Cold. Metallic. Carrying the faint, iron-tinged scent of the lake as I crossed the private airstrip in borrowed slippers that were far too thin for the hour.
2:00 a.m.
The world felt suspended—like time itself had paused to watch what choice I’d make. No crickets. No distant engines from the road. Just the low, predatory hum of the jet’s idling engines and the soft crunch of gravel beneath my feet.
The man guiding me wore a black ski mask, his face erased as thoroughly as my past had been more than once.
He moved with brisk efficiency, every step precise, purposeful. An extractor. A professional. Someone who’d walked dozens—maybe hundreds—of people into disappearances.
I didn’t ask his name.
I didn’t care to know it.
Fear coiled tight in my stomach, sharp and restless. I was going home—to my parents. To the people who should have represented safety, love, protection.
Instead, every step toward the glowing stairs of the jet felt like walking willingly into a cage I’d spent my entire life trying to claw my way out of.
The jet loomed ahead of me, sleek and white under floodlights, door open like a mouth waiting to swallow me whole.
I reached the foot of the stairs.
My hand lifted, fingers brushing the cold metal railing—
Headlights exploded in the darkness.
A black SUV tore onto the tarmac, engine roaring, tires shrieking as it skidded sideways to a violent halt inches from my legs. The sudden force sent me stumbling backward, my heart slamming so hard I tasted blood.
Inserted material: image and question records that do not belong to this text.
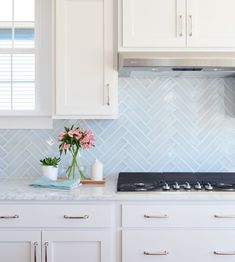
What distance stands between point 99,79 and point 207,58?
2.30ft

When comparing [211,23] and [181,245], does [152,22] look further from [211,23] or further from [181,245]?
[181,245]

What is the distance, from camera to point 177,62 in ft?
7.57

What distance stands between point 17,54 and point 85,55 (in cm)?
59

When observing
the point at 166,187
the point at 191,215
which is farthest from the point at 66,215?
the point at 191,215

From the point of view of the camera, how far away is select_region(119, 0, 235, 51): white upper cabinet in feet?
7.95

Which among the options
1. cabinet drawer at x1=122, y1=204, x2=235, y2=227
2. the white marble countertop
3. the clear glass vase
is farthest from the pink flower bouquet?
cabinet drawer at x1=122, y1=204, x2=235, y2=227

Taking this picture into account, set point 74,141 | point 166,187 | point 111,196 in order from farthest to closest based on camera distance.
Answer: point 74,141
point 166,187
point 111,196

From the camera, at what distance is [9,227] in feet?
7.25

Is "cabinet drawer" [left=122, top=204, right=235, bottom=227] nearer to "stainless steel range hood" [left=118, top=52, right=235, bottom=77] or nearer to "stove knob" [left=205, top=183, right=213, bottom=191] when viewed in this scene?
"stove knob" [left=205, top=183, right=213, bottom=191]

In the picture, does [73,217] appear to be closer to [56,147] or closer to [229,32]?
[56,147]

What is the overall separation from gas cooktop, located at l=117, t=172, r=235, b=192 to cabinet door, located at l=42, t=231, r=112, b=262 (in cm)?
31

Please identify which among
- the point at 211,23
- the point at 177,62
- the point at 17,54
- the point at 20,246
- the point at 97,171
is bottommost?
the point at 20,246

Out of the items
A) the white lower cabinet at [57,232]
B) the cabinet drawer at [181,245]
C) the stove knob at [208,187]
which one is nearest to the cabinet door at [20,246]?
the white lower cabinet at [57,232]

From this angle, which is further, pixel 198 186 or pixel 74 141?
pixel 74 141
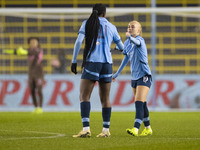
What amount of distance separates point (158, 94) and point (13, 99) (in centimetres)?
389

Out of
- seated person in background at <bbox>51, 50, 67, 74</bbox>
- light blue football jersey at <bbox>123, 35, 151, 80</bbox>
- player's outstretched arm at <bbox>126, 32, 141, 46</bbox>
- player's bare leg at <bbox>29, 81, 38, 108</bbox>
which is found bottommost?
player's bare leg at <bbox>29, 81, 38, 108</bbox>

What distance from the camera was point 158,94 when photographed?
15.5 metres

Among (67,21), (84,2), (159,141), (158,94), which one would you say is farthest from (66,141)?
(84,2)

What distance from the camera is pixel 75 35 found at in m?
17.4

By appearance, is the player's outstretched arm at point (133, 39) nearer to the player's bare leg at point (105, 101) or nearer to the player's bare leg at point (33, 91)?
the player's bare leg at point (105, 101)

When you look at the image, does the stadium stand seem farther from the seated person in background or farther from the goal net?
the seated person in background

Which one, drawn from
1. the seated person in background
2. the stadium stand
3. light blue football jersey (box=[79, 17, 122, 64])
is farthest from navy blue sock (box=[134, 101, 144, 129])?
the stadium stand

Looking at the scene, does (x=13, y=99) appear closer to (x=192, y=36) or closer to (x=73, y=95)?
(x=73, y=95)

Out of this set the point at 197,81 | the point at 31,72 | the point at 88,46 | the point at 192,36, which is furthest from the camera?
the point at 192,36

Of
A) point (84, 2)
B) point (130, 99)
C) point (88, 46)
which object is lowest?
point (130, 99)

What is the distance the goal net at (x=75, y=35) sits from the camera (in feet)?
55.2

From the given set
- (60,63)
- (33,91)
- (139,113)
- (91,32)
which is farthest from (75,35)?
(91,32)

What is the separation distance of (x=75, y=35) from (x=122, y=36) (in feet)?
4.65

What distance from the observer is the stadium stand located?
1708 centimetres
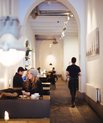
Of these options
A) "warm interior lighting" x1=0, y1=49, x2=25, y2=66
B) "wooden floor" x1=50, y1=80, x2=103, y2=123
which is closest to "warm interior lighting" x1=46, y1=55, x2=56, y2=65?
"wooden floor" x1=50, y1=80, x2=103, y2=123

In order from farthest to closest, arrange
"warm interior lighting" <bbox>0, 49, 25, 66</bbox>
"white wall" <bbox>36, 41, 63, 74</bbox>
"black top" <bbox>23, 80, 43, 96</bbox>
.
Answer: "white wall" <bbox>36, 41, 63, 74</bbox>, "warm interior lighting" <bbox>0, 49, 25, 66</bbox>, "black top" <bbox>23, 80, 43, 96</bbox>

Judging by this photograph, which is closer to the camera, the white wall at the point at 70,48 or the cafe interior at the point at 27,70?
the cafe interior at the point at 27,70

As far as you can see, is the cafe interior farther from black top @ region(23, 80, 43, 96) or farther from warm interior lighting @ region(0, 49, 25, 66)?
black top @ region(23, 80, 43, 96)

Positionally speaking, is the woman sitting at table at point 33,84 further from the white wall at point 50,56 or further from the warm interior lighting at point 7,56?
the white wall at point 50,56

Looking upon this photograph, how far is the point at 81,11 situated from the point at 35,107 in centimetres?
736

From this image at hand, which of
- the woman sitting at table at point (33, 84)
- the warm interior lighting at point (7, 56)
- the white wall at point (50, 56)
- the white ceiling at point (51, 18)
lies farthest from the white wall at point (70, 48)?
the woman sitting at table at point (33, 84)

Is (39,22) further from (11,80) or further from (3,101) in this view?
(3,101)

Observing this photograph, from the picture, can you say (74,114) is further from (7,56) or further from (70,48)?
(70,48)

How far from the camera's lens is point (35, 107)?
14.7 ft

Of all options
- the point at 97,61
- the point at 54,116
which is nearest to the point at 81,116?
the point at 54,116

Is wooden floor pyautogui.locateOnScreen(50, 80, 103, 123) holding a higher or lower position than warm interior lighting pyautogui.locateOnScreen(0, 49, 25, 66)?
lower

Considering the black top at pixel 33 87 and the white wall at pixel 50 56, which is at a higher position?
the white wall at pixel 50 56

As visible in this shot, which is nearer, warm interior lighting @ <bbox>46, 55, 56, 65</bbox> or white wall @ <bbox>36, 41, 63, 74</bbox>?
white wall @ <bbox>36, 41, 63, 74</bbox>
The masked man reacted instantly, yanking a pistol from his waistband. Two armed figures appeared at the jet’s doorway, rifles snapping up, red dots trembling over the SUV’s windshield.
The air went razor-thin.
Then the driver’s door opened.
Dmitri Volkov stepped out.
The floodlights caught him fully—black coat hanging open, collar turned up against the wind, dark hair tousled like he’d driven too fast to care. His presence hit like a physical force. Lethal. Controlled. Radiating something dangerous and unreadable.
Handsome didn’t come close to covering it.
He looked like vengeance given a human shape.
“Where the fuck do you think you’re going?”
His voice cut through the night—low, furious, vibrating with restrained violence. Not shouted. He didn’t need to raise it.
The guns stayed raised. Fingers hovered dangerously close to triggers. One wrong breath and the airstrip would erupt.
“To my parents,” I said, forcing my voice not to shake. “I wasn’t born a slave, Dmitri. I won’t stay one.” I swallowed. “Please... let me go.”
For a moment, he just stared at me.
Then his mouth curved—not into a smile, but something sharper. Colder. Almost amused.
He flicked his gaze toward the armed men with nothing more than a casual wave of his hand.
Three muffled shots cracked through the night.
I barely registered the sound before bodies started dropping.